* start Selected passage *
We also observed the same issue running QMIX with PyTorch on SMAC. In my case, the machine has 16GB of RAM, and the training would eventually consume all the RAM and crash (at about 600+ iteration using the 2s3z map).

Tried setting object_store_memory=1*10**9, redis_max_memory=1*10**9 for ray init but didn't help.

Ray version: 0.8.7
OS: Ubuntu 16.04
Pytorch version: 1.3.0
command used: python run_qmix.py --num-iters=1000 --num-workers=7 --map-name=2s3z (using the example from SMAC repository)

Error message:

Failure # 1 (occurred at 2020-08-20_13-12-55)
Traceback (most recent call last):
  File "/home/ubuntu/anaconda3/envs/raydev/lib/python3.6/site-packages/ray/tune/trial_runner.py", line 471, in _process_trial
    result = self.trial_executor.fetch_result(trial)
  File "/home/ubuntu/anaconda3/envs/raydev/lib/python3.6/site-packages/ray/tune/ray_trial_executor.py", line 430, in fetch_result
    result = ray.get(trial_future[0], DEFAULT_GET_TIMEOUT)
  File "/home/ubuntu/anaconda3/envs/raydev/lib/python3.6/site-packages/ray/worker.py", line 1538, in get
    raise value.as_instanceof_cause()
ray.exceptions.RayTaskError(RayOutOfMemoryError): ^[[36mray::QMIX.train()^[[39m (pid=949, ip=10.11.0.13)
  File "python/ray/_raylet.pyx", line 440, in ray._raylet.execute_task
  File "/home/ubuntu/anaconda3/envs/raydev/lib/python3.6/site-packages/ray/memory_monitor.py", line 128, in raise_if_low_memory
    self.error_threshold))
* end Selected passage *
* start Collected data *
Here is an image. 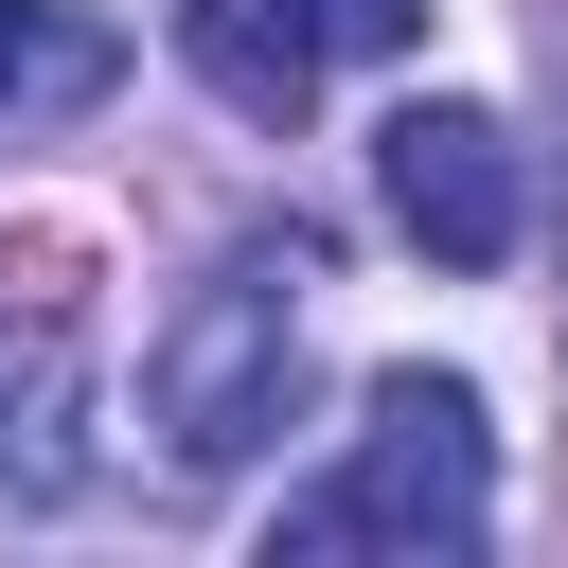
* end Collected data *
● Problems:
1. From the QMIX memory report above, reproduce the passage starting at "Traceback (most recent" and ending at "self.error_threshold))".
2. Answer these questions from the QMIX memory report:
(a) How much RAM does the affected machine have?
(b) Which Ray version is listed?
(c) Which operating system is given?

● The responses:
1.
Traceback (most recent call last):
  File "/home/ubuntu/anaconda3/envs/raydev/lib/python3.6/site-packages/ray/tune/trial_runner.py", line 471, in _process_trial
    result = self.trial_executor.fetch_result(trial)
  File "/home/ubuntu/anaconda3/envs/raydev/lib/python3.6/site-packages/ray/tune/ray_trial_executor.py", line 430, in fetch_result
    result = ray.get(trial_future[0], DEFAULT_GET_TIMEOUT)
  File "/home/ubuntu/anaconda3/envs/raydev/lib/python3.6/site-packages/ray/worker.py", line 1538, in get
    raise value.as_instanceof_cause()
ray.exceptions.RayTaskError(RayOutOfMemoryError): ^[[36mray::QMIX.train()^[[39m (pid=949, ip=10.11.0.13)
  File "python/ray/_raylet.pyx", line 440, in ray._raylet.execute_task
  File "/home/ubuntu/anaconda3/envs/raydev/lib/python3.6/site-packages/ray/memory_monitor.py", line 128, in raise_if_low_memory
    self.error_threshold))

2.
(a) 16GB
(b) 0.8.7
(c) Ubuntu 16.04